I’m sure you’re way ahead of me – the first quote is, as you’ll have recognized instantly, the verse of the song On The Ball, City sung by the entire
congregation assemblage of Norwich City supporters before each home game at Carrow Road. I was amazed to learn that the song is extremely old, possibly antedating the club itself.
The second quote, which translates into English as ‘
Excuse me Madam but does this bus go to the station How lovely are your tents, O Jacob, how beautiful your dwelling places, O Israel’, or some such of like fashion, is sung to a rousing tune, by way of throat-clearance, by congregants fans at the beginning of a Sabbath morning service in a synagogue.
So much for the identities of these songs – what have they got in common? Nothing much, you might think. One of them is in Hebrew, and the other isn’t. One is sung in a place of worship … Oh, all right, both of them are. What they have in common is this – they are communal signals given by individual participants to indicate subsumation into a larger group [did you really write that phrase? You did? It's crap. Just sayin' - Ed]. This is often emphasized by common articles of dress. Synagogue worshippers habitually wear very expensive yet somehow rather scratchy yellow and green leisurewear, with numbers on the back, while Canaries fans, if male, wear skullcaps and prayer shawls with tassels on the end.

» Activity 1
According to the passage about the two songs, who sings On The Ball, City, and when?
» Activity 2
List every article of dress that the passage about the two songs mentions.
» Activity 3
Write the next few sentences of the passage about the two songs, matching its tone.
The listing that comes after this plays no part in the work on the passage.

» Given information

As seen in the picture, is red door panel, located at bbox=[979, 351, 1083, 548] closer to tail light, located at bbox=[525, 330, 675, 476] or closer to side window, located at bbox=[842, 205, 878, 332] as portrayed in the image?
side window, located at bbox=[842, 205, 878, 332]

» Exercise response 1
Norwich City supporters sing it before each home game at Carrow Road.

» Exercise response 2
Yellow and green leisurewear with numbers on the back, skullcaps, and prayer shawls with tassels on the end.

» Exercise response 3
But wait, there’s more.
Delegates at Labour Party conferences address one another as ‘Comrade’, wear red rosettes and sing the Internationale (I have all this on good authority from Mrs Crox, who has been to a couple of these shindigs). Chapters of the Womens’ Institute start their meetings by singing Jerusalem before smearing one another in home-made jam.
It’s all, I submit, reflective of a common urge, to be tribal. This came home to me five or six years ago when I read a book called Us and Them by David Berreby – a book that goes into the reasons for the tribal impulse, and perhaps the most fascinating book on the human condition I have ever read. If you haven’t read it – I strongly recommend that you leave this blog now and seek it out.
I took two messages from this book. The first is that tribalism needn’t have very deep roots. Experiments in which groups of people are randomly assigned to teams (the ‘reds’ and the ‘blues’, say) and then made to compete with each other, soon form collective identities, and, not much later, mythologies whereby their own group is exalted and the other, demonized. Family ties nor even much commonality of any other experience need have anything to do with it. Tribal attitudes happen spontaneously, whether in a nation or a knitting circle, a parent-teacher association or a corporation.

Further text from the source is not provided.